**Extract:**
***

After almost 3 years since the end of my professional life in an office (if you missed this big change I let you read the article on the dismissal in North America or how you can lose your job in 15 minutes) I could finally enjoy the mobile part of my new professional life! So yes I already worked several times from France but now I went to work under the sun in Bolivia.
I wanted to share my experience with you because even if on paper being able to work from anywhere sounds like a lot of fun, it requires some preparation to make sure you have everything you need to work on the other side of the world.
Choice of the country
In my case I chose Bolivia because a couple of friends were getting married there. So I didn’t have to compare and make a choice but here are some infos to keep in mind:
- Visa: will you need a visa if you decide to stay longer than just a few days of vacation. Some countries allow 30 days, others 90 for example. Or like Bolivia some nationalities need a visa, e.g. Americans needed a visa. The visa can also have a cost to be taken into account in your budget.

***

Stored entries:

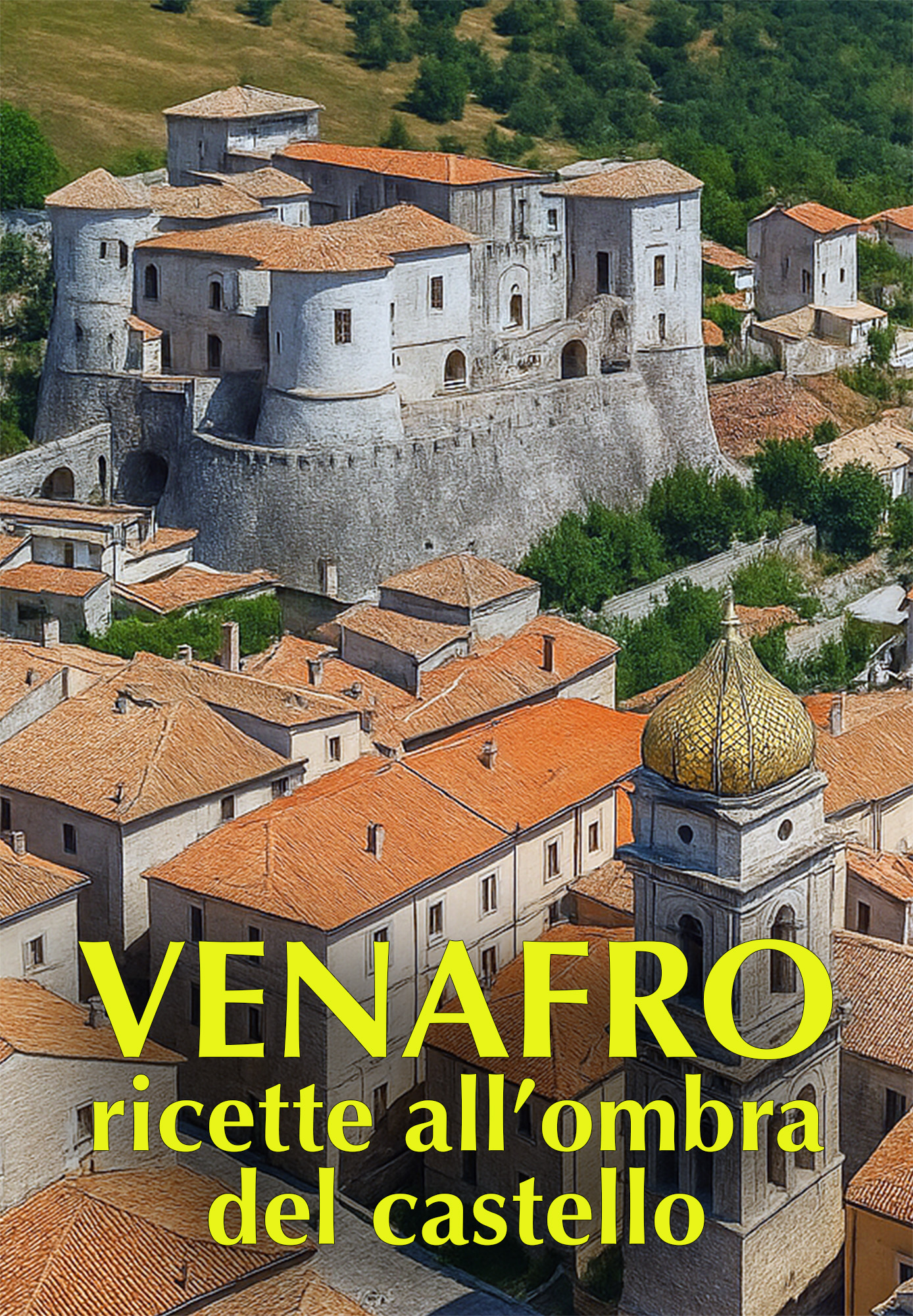 Venafro, ricette all’ombra del castello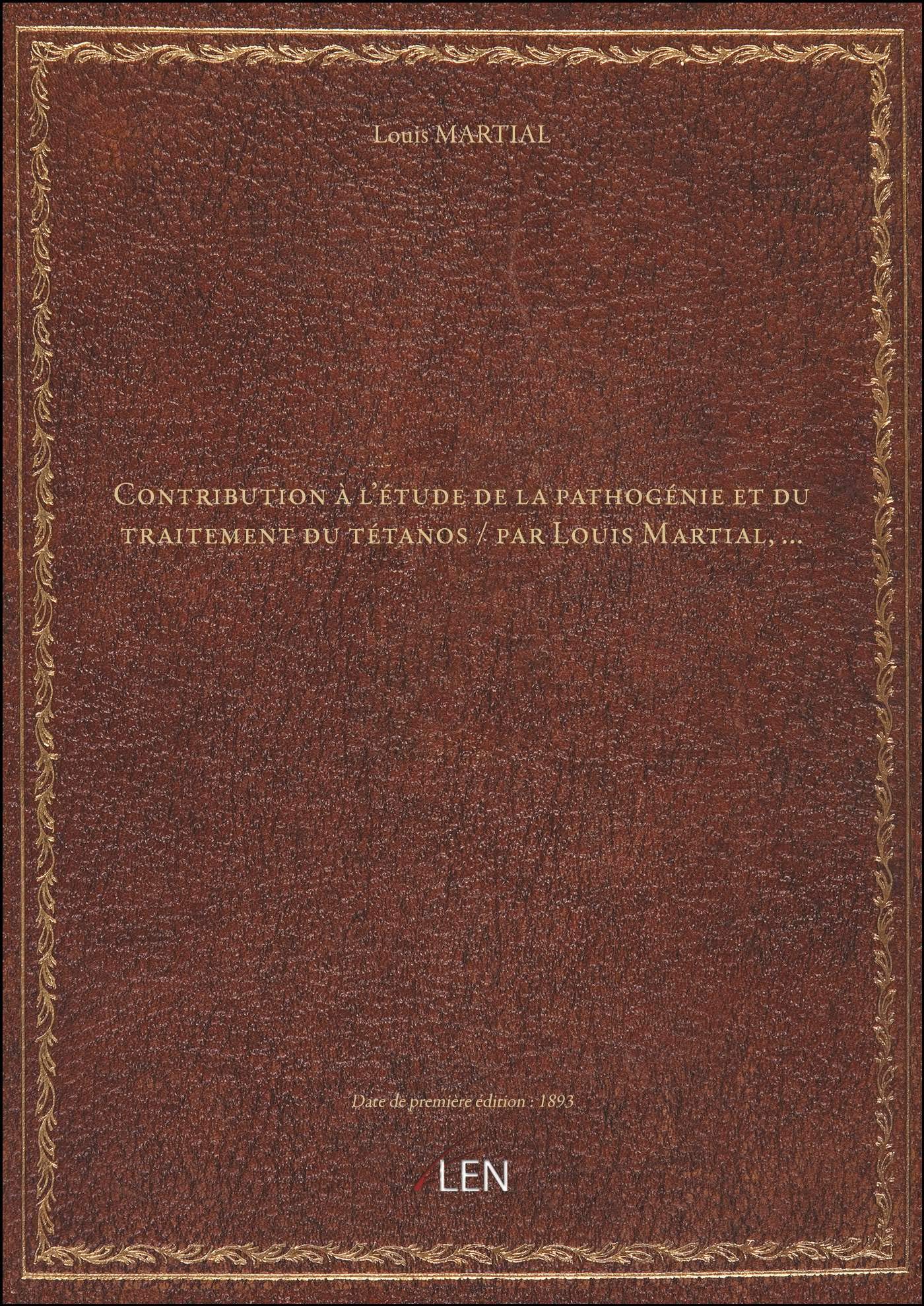 Contribution à l'étude de la pathogénie et du traitement du tétanos / par Louis Martial,... book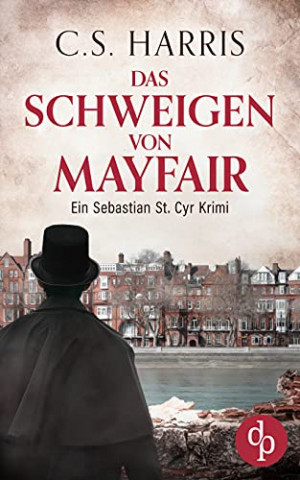 C S  Harris - Das Schweigen von Mayfair (Sebastian St  Cyr-Reihe 4)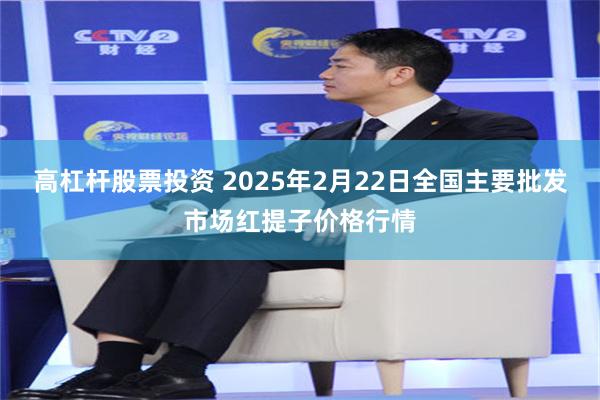 高杠杆股票投资 2025年2月22日全国主要批发市场红提子价格行情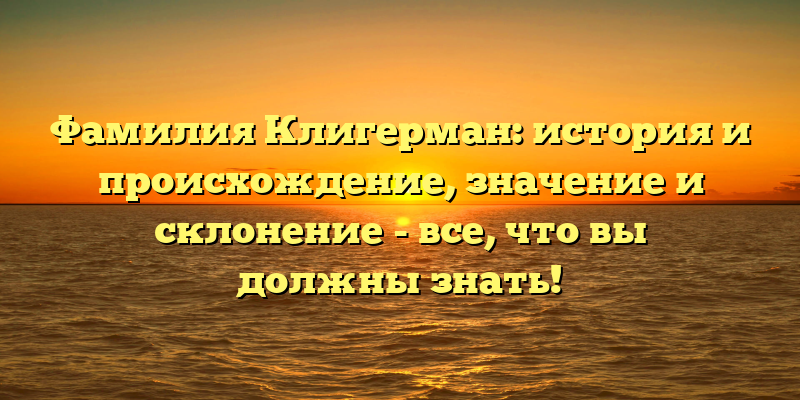 Фамилия Клигерман: история и происхождение, значение и склонение - все, что вы должны знать!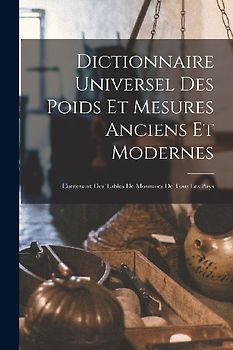 Dictionnaire Universel Des Poids Et Mesures Anciens Et Modernes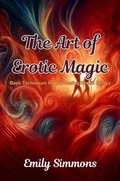 Cover: The Art of Erotic Magic - Emily Simmons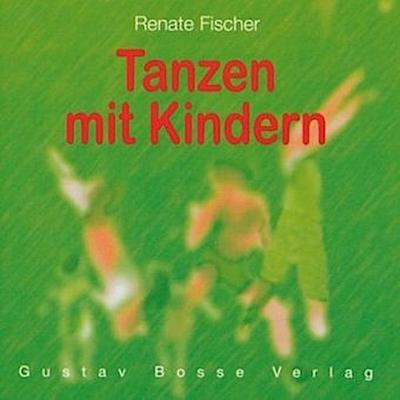 Tanzen mit Kindern. CD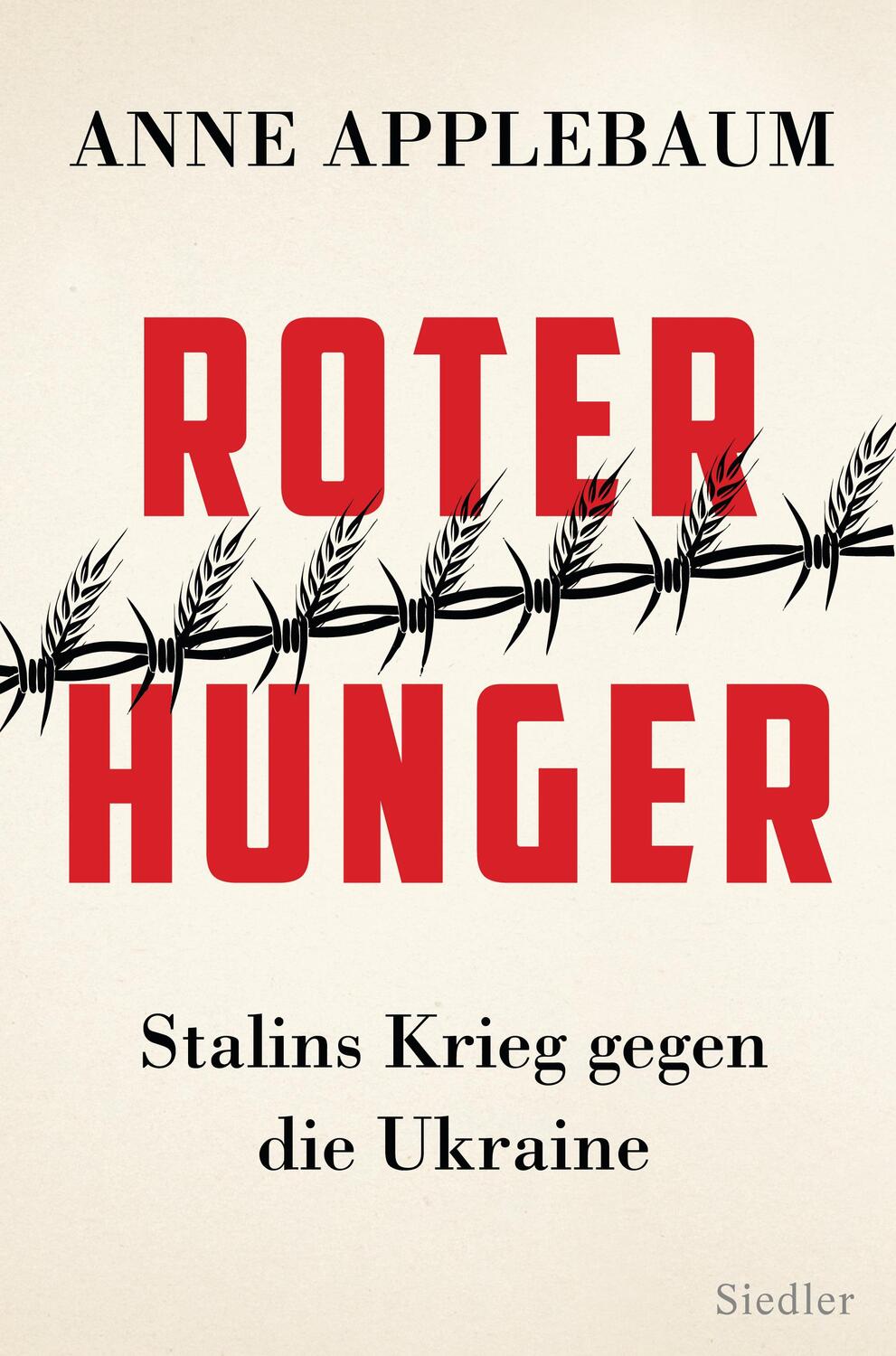 Cover: 9783827500526 | Roter Hunger | Anne Applebaum | Buch | 544 S. | Deutsch | 2019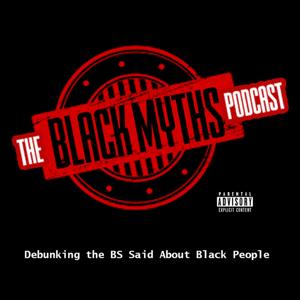 The Black Myths Podcast by Outta The Pocket Productions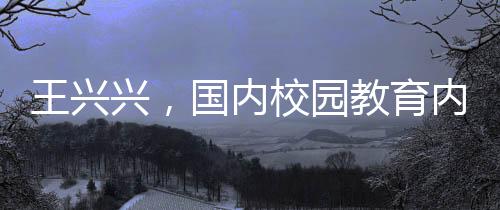 王興興，國(guó)內(nèi)校園教育內(nèi)容過(guò)于陳舊，需更新升級(jí)
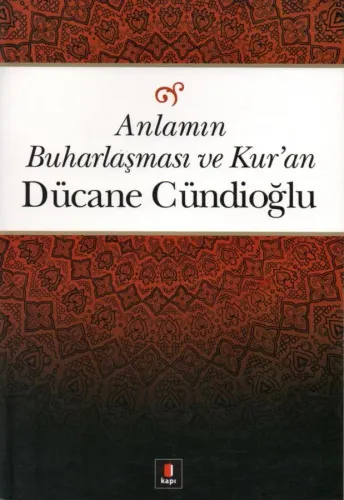 Anlamın Buharlaşması ve Kur'an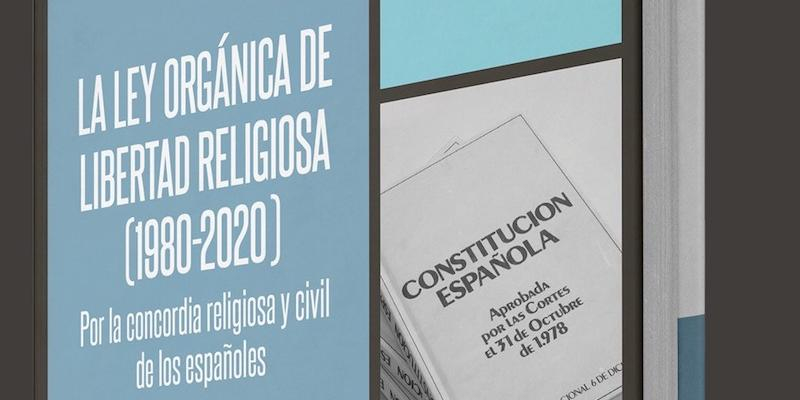 CEU Ediciones presenta de manera virtual el libro 'La ley org&aacute;nica de libertad religiosa' (1980-2020)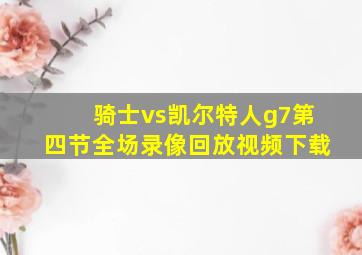 骑士vs凯尔特人g7第四节全场录像回放视频下载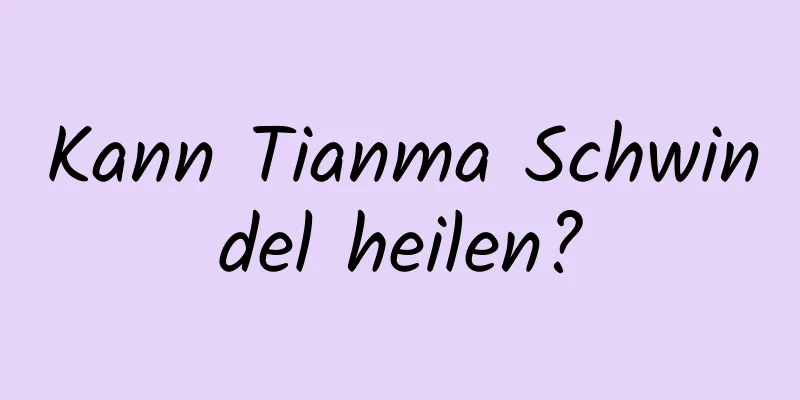 Kann Tianma Schwindel heilen?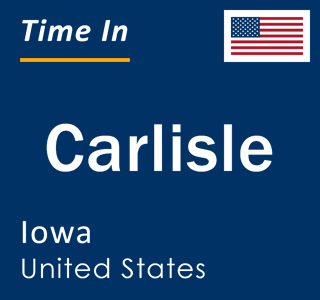 Current local time in Carlisle, Iowa, United States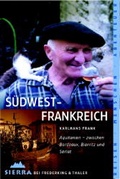 Cover: S&uuml;dwest-Frankreich - Frederking & Thaler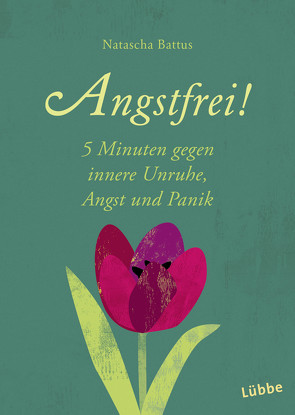 Angstfrei! von Battus,  Natascha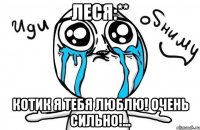 Леся:** Котик я тебя люблю! Очень сильно!...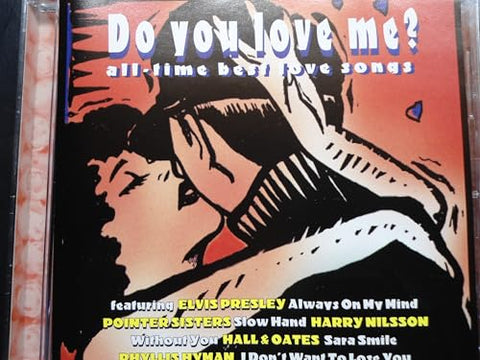 Do You Love Me?All Time Best Love Songs CD/Air Supply-Odyssey-Starship..more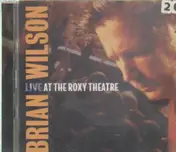 Brian Wilson - Live at the Roxy Theatre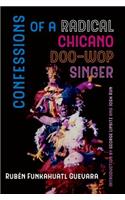 Confessions of a Radical Chicano Doo-Wop Singer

***

**Activity list:**
a: Please list every geographic place name that appears in the article about working remotely from Bolivia.
b: Carry the article about working remotely from Bolivia forward from its last sentence.

**Answers in order:**
a: North America, France, Bolivia

b:
- Accommodation: how much will the accommodation cost for the period you have planned? Knowing for example that in my case I still had to pay my rent in Toronto. It is better to choose a place where housing is not too expensive.
- Time zone: if you have to be connected at certain times, this is important information to take into account. When I’m in France and I have meetings at 6pm (Toronto) it’s midnight in France and it stings! It’s not impossible obviously, but be careful that your 4pm meeting doesn’t turn into a 4am meeting.
Practical questions there:
- Check internet access, do some online research, ask your Airbnb to make sure you’re going to have good internet access so you can work properly. You can ask for example if it is possible to watch a YouTube video without it crashing or stopping. This will give you a more accurate indication than “yes it works fine”. We know that it works well means something different for everyone depending on how you use it.
- Check the outlets and whether you will need an adapter to plug in your devices. If you’ve been around for a while you know that I always take a power strip to have several options just in case. This time I even added an extension cord in my suitcase and it came in handy several times, I recommend it!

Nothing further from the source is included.